8 Mart Kadınlar Günü Değil, EMEKÇİ
KADINLAR GÜNÜDÜR!
8 Mart Burjuvazinin Değil, mücadele
eden kadınların, emeğiyle geçinen,
derste, sırada, fabrikada, gündelik işlerde geçimini alın teriyle kazanan kadınların günüdür.
İçinde, emek vardır, emeğinin
karşılığını istemek, bunun için mücadele etmek vardır ve bu uğurda bedel ödemek
vardır.
1857 yılında Amerika Birleşik
Devletleri'nde (ABD) 40 bin kadın dokuma işçisinin katıldığı bir grev yaşandı.

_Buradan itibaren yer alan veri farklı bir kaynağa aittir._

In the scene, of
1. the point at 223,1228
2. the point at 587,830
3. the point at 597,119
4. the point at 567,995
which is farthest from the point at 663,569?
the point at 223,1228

Bir tekstil fabrikasında başlattıkları grevde çıkan yangında 129 kadın işçi can
verdi. İstedikleri ise daha iyi çalışma koşulları" idi. Bundan yıllar
sonra Sovyetler Birliğinde 1910 yılında Clara Zetkin, İkinci Uluslararası
Sosyalist Kadınlar konferansında bu günü katledilen 129 kadın işçi adına
"Dünya Emekçi Kadınlar Günü" olarak anılmasını önerdi ve ilk anma
1911 yılında yapıldı. O günden beri de her 8 Mart tüm dünyada mücadele günü
olarak tarihsel yerini aldı.
Yani 8 Mart'ın hikayesi de
emekçilerin burjuvalara karşı mücadelesi ile yazıldı. Yine aynı tarihte
burjuvazinin emekçileri katletmesi de vardır. Yani iki sınıfın yan yana değil
birinin katil, diğerinin katledilmesi söz konusudur bu tarihte. Tüm bu
nedenlerle 8 Mart Devrimcidir. Emekçilerin, mücadele edenlerin, ezilen
sınıfların yarattığı bir gündür.
Bizim bu gün insanlık adına onurla
kutladığımız günler vakti zamanında büyük bedellerle kazanılan günlerdir.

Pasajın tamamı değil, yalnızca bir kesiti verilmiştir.